Das ist Papst Benedikt XVI

Rom

Kleines Papst-Programm in Benedikts letzten Wochen

Kein "Plan B" für Ostern - Wahl des Kirchenoberhaupts im März geplant

In den letzten Wochen seines Pontifikats hat Papst Benedikt nur noch ein kleines Programm, das ganz auf die Fastenzeit vor Ostern ausgerichtet ist. So wird Benedikt auf dem römischen Hügel Aventin die Aschermittwochsliturgie feiern. Dazu kommen die traditionellen Angelus-Gebete am Sonntag und die Generalaudienzen am Mittwoch.

Für ein weiteres Konsistorium der Kardinäle zwecks Ernennung neuer Purpurträger vor der nächsten Papstwahl dürfte die Zeit zu knapp sein. Benedikt hatte erst Ende vergangenen Jahres die Zahl der Kardinäle aufgestockt und dabei eine frühere "Europa-Lastigkeit" in dem Kollegium leicht verändert.
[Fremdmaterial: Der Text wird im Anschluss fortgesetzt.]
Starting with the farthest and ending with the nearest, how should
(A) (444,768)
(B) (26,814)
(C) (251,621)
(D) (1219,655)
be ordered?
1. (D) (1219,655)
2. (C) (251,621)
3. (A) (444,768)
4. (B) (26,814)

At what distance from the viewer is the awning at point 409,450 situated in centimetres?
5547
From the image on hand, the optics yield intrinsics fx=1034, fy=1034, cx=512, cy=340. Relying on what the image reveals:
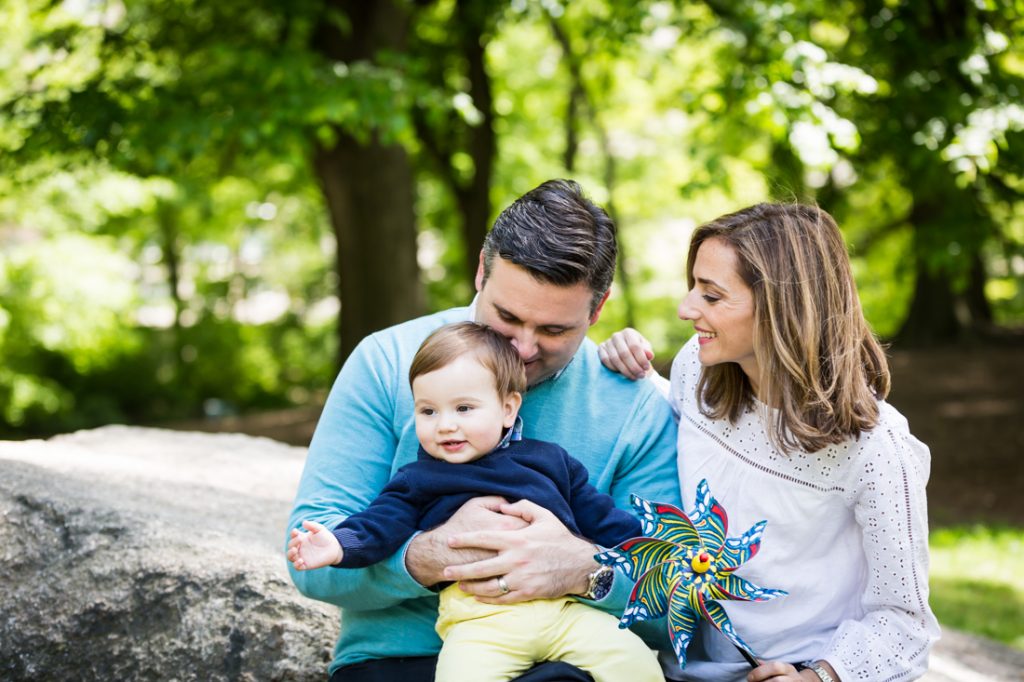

Unter den 120 Kardinälen, die nach den letzten Ernennungen jünger als 80 Jahre waren und damit einen Pontifex wählen dürften, waren die Europäer mit 62 immer noch in der knappen Mehrheit.

Damit dürften auch keine weiteren Deutschen noch unter Benedikt zu Kardinälen erhoben werden, also auch nicht sein Privatsekretär, Erzbischof Georg Gänswein, oder der Präfekt der Glaubenskongregation, Gerhard Ludwig Müller. Dieser kann zwar mit seiner baldigen Ernennung zum Purpurträger rechnen, aber dann unter einem neuen Papst.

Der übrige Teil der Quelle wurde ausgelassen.